THE VISIBLE


Bruce Bond
Louisiana State University Press ($18.95)

by James Naiden

Three masters of beautiful but abstruse language came to mind as I read this eighth collection of verse by Bruce Bond, born in 1954 and now a professor of English at the University of North Texas: Wallace Stevens, who died in 1955, and two now-elderly icons of American poetry, John Ashbery and W. S. Merwin. These are Bond’s poetic ancestors, whether he likes it or not; Bond’s own acknowledgement to Walt Whitman bears no sustaining evidence in this new book. Still, perambulations of imagery, metaphors winding through each other, can be enjoyable to read when deployed by a skilled writer.

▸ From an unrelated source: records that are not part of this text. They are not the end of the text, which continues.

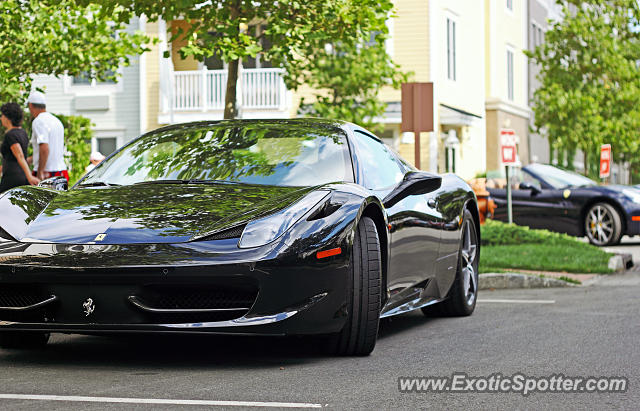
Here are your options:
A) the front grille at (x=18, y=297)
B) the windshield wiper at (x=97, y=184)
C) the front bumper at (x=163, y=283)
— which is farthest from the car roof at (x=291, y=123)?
the front grille at (x=18, y=297)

Here are the opening and closing strophes of “Constellation” (dedicated to George Bond, presumably the poet’s father):

So many nights since your final night,
so many years between these words
and a motel breezeway in the desert,
overhead a body sketched against
the black, its eyes nailed with tiny fires.

. . . . . . . . . . . . . . . . . . . . . . . . . .

Do you go out as a gift made new
in the hands, if you can call them hands,
in the pinned eyes of someone else’s gods—
I named them as a boy—of beasts,
of heroes, of the bewildered stranger.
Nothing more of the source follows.